How to deploy your first smart contract on Ethereum with Solidity and Hardhat

I was planning to release a tutorial on how to deploy your first NFT smart contract but while I was writing it I understood that more than half of the content was about how to set up Hardhat to have the perfect development environment ready to go for your next project.

So let’s start from here and when I’ll release the NFT tutorial you can leverage the work we have done today to be ready instantly to start developing your next smart contract. Shall we proceed?

What are you going to learn today?

• Configure Hardhat to compile, deploy, test, and debug your Solidity code
• Write a smart contract
• Test your smart contract
• Deploy your smart contract on Rinkeby
• Get your smart contract verified by Etherscan

Hardhat

Hardhat is the core tool we will be using today and a must-have if you need to develop and debug your smart contract locally before deploying it on the test net and then on the main net.

What is Hardhat?

Hardhat is a development environment to compile, deploy, test, and debug your Ethereum software. It helps developers manage and automate the recurring tasks that are inherent to the process of building smart contracts and dApps, as well as easily introducing more functionality around this workflow. This means compiling, running, and testing smart contracts at the very core.

Why use hardhat?

• You can run Solidity locally to deploy, run, test, and debug your contracts without dealing with live environments.
• You get Solidity stack traces, console.log, and explicit error messages when transactions fail. Yeah, you heard it right, console.log in your Solidity contract!
• Tons of plugins to add cool functionalities and allows you to integrate your existing tools. We will use a couple of them to feel that magic!
• Full native support for TypeScript.

Useful links to learn more

• Official website
• Plugins
• Documentation
• Tutorial
• GitHub Repository
• Discord Community

Create your first Hardhat project

It’s time to open your Terminal, your Visual Studio code IDE, and start building!

What project are we going to build?

In this tutorial, we are going to build an “easy” smart contract. It will be pretty stupid but our main goal here is to configure hardhat and deploy the contract, not for the contract purpose.

What will the contract do?

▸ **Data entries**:
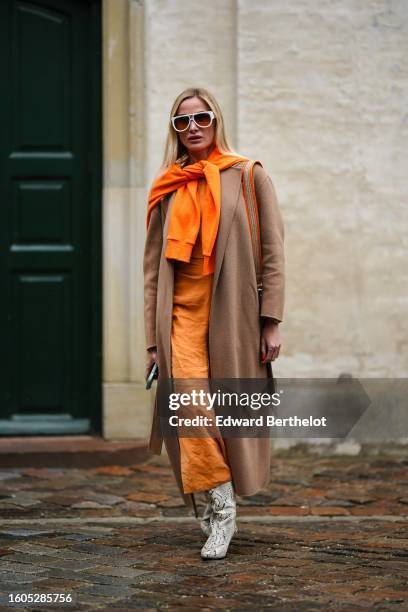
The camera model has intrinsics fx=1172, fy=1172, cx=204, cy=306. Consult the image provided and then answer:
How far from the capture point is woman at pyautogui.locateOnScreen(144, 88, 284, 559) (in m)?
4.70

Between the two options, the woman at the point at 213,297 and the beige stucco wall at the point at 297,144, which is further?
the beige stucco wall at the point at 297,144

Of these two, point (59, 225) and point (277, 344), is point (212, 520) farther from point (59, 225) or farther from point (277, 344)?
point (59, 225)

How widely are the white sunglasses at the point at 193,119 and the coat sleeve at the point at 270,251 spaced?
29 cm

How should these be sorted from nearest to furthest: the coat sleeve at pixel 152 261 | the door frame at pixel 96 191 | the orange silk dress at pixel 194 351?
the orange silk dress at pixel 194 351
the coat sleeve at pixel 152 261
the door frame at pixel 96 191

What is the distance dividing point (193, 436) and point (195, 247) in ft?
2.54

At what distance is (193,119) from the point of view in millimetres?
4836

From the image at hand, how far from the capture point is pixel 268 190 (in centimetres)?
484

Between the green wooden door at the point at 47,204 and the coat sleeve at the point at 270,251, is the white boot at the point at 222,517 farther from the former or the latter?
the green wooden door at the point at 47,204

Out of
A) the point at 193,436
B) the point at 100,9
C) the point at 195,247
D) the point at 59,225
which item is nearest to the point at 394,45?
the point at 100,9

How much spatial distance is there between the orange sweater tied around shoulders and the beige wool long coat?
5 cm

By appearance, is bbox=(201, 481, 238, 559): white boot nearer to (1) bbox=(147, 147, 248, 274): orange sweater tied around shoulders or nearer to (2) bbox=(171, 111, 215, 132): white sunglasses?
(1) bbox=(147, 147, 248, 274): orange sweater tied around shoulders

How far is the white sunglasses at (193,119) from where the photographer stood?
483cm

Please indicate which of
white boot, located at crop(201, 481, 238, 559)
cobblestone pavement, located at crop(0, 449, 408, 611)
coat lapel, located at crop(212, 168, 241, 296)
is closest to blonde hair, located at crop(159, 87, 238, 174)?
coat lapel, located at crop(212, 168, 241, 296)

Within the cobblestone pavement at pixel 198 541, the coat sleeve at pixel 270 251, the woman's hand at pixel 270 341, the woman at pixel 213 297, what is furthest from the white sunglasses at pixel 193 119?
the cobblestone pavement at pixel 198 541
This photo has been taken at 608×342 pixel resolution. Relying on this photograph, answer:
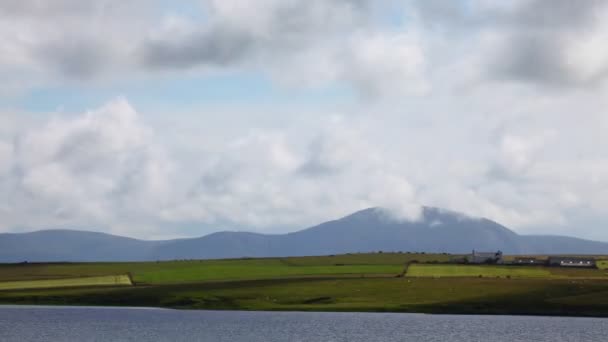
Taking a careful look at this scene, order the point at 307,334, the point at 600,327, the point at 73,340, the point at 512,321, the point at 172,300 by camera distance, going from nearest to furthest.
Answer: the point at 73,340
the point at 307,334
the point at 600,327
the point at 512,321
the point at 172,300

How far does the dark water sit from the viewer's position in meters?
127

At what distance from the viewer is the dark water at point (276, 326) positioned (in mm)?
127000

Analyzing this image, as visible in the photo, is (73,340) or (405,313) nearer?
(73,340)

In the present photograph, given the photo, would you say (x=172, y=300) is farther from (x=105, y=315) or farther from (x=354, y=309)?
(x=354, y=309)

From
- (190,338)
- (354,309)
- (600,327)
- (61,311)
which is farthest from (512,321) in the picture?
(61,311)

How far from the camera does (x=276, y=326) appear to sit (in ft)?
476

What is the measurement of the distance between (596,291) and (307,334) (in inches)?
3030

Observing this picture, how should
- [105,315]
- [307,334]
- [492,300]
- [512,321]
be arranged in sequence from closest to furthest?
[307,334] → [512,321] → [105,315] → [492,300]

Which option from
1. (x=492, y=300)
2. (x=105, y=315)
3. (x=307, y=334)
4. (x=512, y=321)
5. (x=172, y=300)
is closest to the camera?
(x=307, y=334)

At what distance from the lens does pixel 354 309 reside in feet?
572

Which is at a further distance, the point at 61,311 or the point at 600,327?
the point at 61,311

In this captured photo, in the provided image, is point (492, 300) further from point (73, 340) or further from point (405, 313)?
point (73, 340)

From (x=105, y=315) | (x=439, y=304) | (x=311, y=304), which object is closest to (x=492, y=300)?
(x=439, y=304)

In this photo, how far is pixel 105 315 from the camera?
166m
...
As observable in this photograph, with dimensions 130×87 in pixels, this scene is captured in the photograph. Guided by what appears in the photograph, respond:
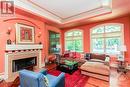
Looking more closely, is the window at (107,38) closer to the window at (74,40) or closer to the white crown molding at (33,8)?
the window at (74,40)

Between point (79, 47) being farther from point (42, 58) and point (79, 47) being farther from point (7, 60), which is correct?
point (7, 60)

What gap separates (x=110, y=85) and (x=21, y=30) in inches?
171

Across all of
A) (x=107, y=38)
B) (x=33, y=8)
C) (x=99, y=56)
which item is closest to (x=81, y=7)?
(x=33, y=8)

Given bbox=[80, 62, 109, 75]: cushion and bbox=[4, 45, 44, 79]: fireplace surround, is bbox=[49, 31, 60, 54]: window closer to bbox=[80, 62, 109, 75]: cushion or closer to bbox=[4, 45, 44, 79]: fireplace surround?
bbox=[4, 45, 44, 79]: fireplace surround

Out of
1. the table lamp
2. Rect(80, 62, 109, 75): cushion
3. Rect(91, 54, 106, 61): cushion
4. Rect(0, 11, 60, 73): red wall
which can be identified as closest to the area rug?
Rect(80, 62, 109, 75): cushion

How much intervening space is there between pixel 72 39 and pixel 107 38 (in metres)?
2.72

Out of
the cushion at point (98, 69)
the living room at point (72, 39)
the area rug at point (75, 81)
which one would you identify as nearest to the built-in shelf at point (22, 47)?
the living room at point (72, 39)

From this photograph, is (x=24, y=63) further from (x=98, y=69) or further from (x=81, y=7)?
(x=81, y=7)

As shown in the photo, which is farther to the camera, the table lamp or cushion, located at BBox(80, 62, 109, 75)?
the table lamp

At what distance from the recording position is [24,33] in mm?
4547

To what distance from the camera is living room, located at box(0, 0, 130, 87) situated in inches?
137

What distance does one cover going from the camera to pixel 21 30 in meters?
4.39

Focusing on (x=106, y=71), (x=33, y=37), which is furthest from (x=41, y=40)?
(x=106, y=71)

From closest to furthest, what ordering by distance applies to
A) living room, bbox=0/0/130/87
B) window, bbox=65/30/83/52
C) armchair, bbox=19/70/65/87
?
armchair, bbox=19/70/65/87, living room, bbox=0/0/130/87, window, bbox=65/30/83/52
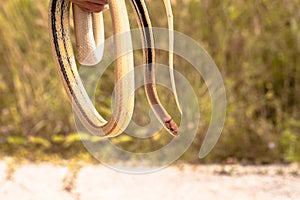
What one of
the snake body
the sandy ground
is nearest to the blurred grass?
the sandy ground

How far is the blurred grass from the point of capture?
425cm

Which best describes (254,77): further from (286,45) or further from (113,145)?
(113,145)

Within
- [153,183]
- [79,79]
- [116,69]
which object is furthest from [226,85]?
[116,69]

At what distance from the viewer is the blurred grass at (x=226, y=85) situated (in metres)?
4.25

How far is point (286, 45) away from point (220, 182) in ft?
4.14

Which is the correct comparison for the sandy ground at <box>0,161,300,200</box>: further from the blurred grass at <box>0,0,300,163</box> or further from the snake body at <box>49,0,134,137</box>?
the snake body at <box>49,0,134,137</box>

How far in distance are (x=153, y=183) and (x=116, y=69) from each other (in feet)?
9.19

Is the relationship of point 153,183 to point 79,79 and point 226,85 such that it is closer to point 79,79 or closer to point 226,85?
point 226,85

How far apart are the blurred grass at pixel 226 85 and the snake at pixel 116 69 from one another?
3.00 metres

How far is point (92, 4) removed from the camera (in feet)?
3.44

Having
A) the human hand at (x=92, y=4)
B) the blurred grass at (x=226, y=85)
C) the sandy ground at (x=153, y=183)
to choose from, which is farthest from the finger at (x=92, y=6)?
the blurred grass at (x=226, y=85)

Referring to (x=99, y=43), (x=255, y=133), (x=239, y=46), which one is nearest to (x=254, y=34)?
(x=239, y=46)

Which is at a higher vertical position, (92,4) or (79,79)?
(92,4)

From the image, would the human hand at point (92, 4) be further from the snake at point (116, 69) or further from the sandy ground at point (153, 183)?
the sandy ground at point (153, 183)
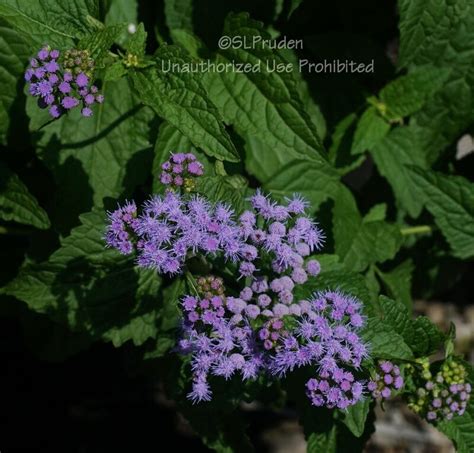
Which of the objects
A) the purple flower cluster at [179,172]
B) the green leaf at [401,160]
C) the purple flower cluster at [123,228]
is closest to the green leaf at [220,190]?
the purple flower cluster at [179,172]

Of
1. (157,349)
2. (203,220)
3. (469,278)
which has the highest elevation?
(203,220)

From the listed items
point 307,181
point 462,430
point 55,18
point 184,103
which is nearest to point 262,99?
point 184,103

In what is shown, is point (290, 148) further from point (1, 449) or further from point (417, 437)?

▸ **To be done**:
**1.** Please summarize the Hardhat tutorial in two sentences.
**2.** Go on with the Hardhat tutorial from its final line.
None of the data entries are needed here.

▸ **Answers below**:
**1.** The tutorial grew out of a planned NFT guide and covers configuring Hardhat, then writing, testing, deploying on Rinkeby and verifying a smart contract through Etherscan. It describes Hardhat as a development environment for compiling, deploying, testing and debugging Ethereum software, with benefits such as running Solidity locally, stack traces and console.log, many plugins and native TypeScript support.

**2.**
• Track the “purpose” of the contract in a string that will be publicly visible
• You can change the purpose only if you pay more than the previous owner
• You cannot change the purpose if you are already the owner
• You can withdraw your ETH only if you are not the current purpose’s owner
• Emit a PurposeChange event when the purpose has changed

Create the project, init it and configure Hardhat

Open your terminal and let’s go. We will call our project world-purpose!

mkdir world-purpose  
cd world-purpose  
npm init -y  
yarn add --dev hardhat  
npx hardhat

With npx hardhat the hardhat wizard will kickstart helping you configure your project.

• Choose Create a basic sample project
• Choose the default Hardhat project root because in this tutorial we are only configuring hardhat.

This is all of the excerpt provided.